- _RECORDS FOR THE TASK_
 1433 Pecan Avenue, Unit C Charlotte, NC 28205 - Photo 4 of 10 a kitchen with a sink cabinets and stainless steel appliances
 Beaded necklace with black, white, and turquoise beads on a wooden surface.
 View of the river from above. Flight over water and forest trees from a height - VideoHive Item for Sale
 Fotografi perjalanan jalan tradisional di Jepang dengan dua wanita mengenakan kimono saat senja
--
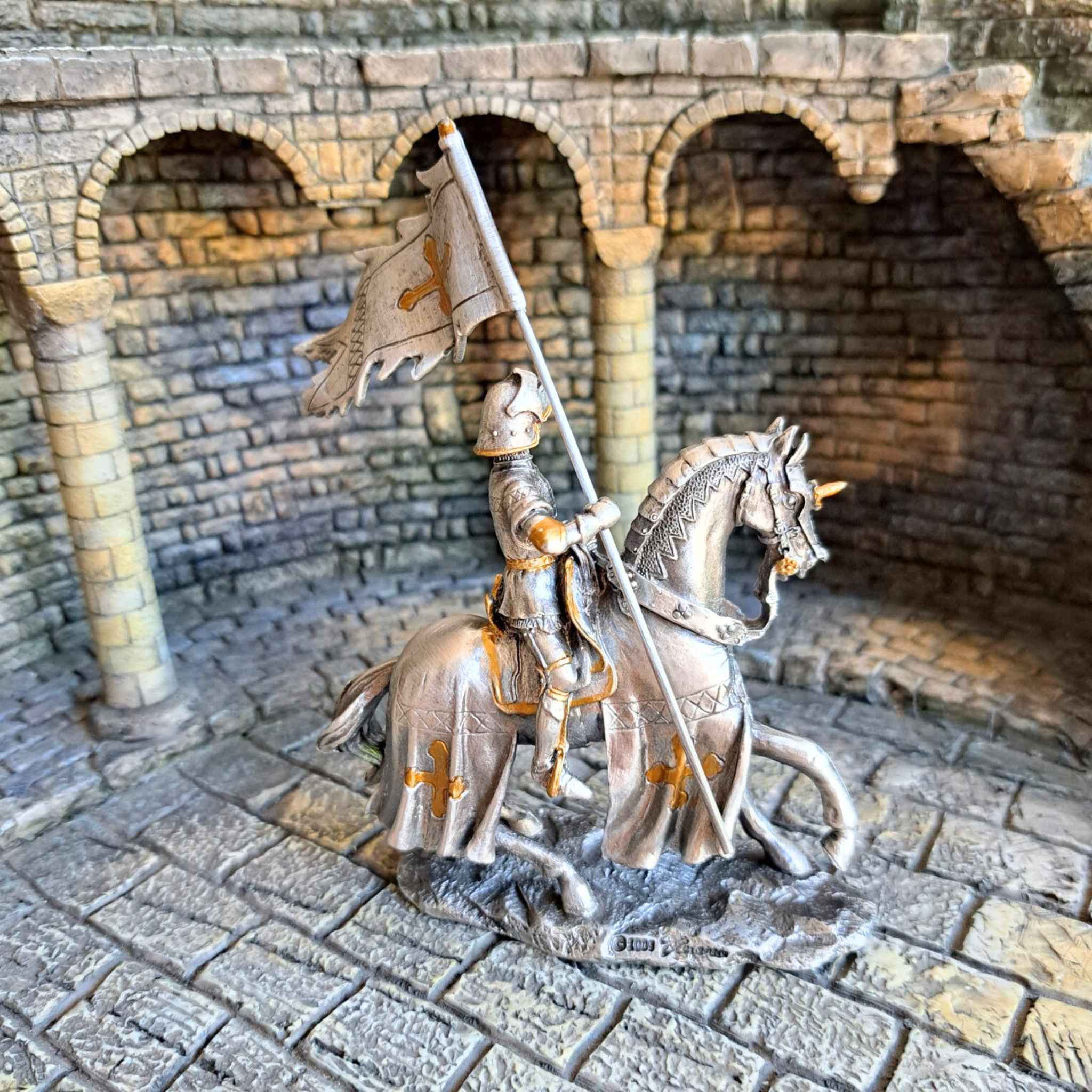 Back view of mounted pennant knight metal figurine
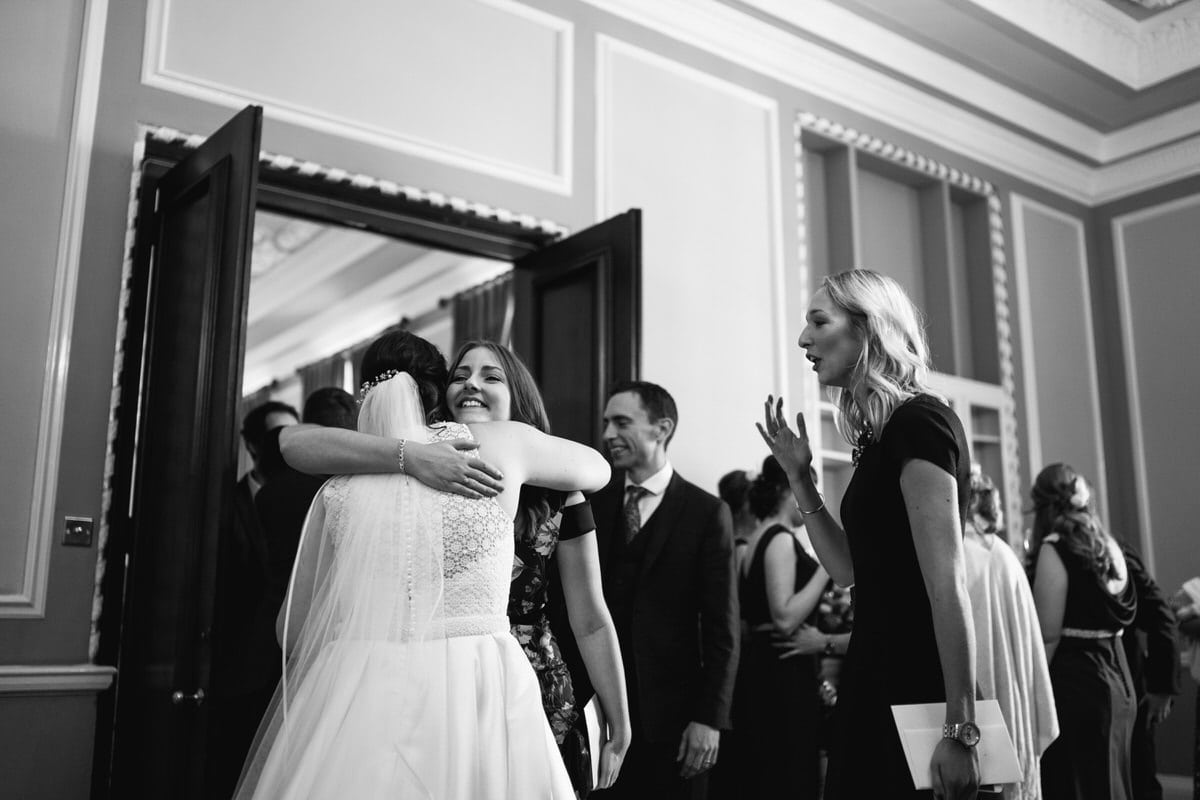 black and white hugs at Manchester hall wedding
--
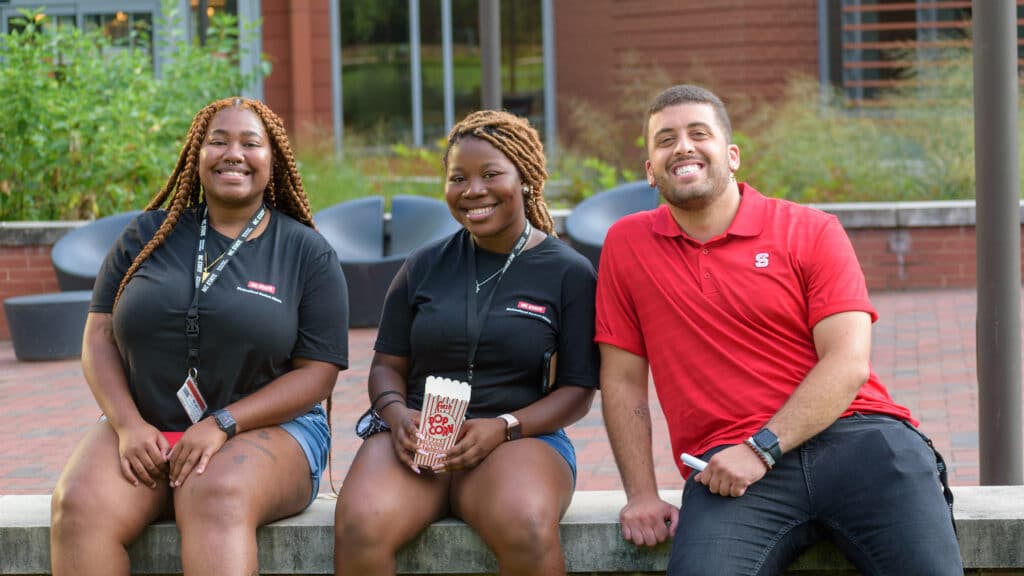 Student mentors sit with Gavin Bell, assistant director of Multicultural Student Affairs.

- _TASK GOAL_
Quote word for word the records between the line holding "1433 Pecan Avenue, Unit" and the line holding "View of the", inclusive.

- _EXERCISE RESULT_
 1433 Pecan Avenue, Unit C Charlotte, NC 28205 - Photo 4 of 10 a kitchen with a sink cabinets and stainless steel appliances
 Beaded necklace with black, white, and turquoise beads on a wooden surface.
 View of the river from above. Flight over water and forest trees from a height - VideoHive Item for Sale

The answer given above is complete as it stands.